A criança, que era notadamente um pouco mais velha que ele, modelava caprichosamente as torres do castelo. 

O Sol aquecia a face alva daquele que descansava, secando-lhe os cabelos negros que, cacheados, adornavam-lhe a fronte. Enquanto isso, a mesma luz acariciava o rosto pardo e macio do menino que, sorrindo, enquanto edificava sua majestosa criação, observava-o dormir. Seus cabelos eram lisos e castanhos como de um pequeno indígena. Sua habilidade em modelar a areia ao construir aquele castelo revelava que ele era dotado de admirável criatividade. Enquanto assistia ao outro garoto dormir, percebeu que a água  salgada que inundava o exterior do castelo  dava à  areia um aspecto lamacento. Com  suas mãos em formato de concha, colheu um pouco daquela lama pastosa e resolveu acordar seu pequeno companheiro, atirando em seu rosto a porção de lama.

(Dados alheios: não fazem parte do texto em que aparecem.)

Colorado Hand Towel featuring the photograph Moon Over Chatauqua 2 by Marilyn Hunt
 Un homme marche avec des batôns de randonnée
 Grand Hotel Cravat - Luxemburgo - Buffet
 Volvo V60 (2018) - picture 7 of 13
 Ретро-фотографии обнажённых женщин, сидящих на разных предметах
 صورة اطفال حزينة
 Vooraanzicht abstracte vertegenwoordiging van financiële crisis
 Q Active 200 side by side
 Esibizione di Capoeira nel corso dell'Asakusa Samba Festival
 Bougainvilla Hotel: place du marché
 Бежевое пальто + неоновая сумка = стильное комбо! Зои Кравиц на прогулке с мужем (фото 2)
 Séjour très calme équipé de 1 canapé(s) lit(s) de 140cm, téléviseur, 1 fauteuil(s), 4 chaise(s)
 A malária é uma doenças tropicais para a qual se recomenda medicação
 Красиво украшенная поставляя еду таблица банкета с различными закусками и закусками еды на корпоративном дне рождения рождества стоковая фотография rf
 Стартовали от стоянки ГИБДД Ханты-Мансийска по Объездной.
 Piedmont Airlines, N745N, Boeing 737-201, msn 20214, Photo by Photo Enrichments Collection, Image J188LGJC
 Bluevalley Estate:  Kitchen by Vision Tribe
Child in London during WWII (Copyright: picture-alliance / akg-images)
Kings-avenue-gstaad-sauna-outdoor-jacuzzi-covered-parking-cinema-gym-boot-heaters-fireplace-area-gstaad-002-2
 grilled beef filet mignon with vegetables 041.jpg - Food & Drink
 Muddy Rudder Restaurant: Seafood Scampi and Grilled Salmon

O garoto dorminhoco acordou de súbito e, ao se deparar com o menino travesso que perturbara seu sono, não titubeou em revidar, atirando nele também um punhado de lama, acertando-lhe a testa.

E riram juntos e brincaram juntos sob aquela refrescante brisa de verão, de modo que a alegria que cada um carregava dentro de si permitia-lhes ouvir um ao outro ao pulsar no eco de seus corações.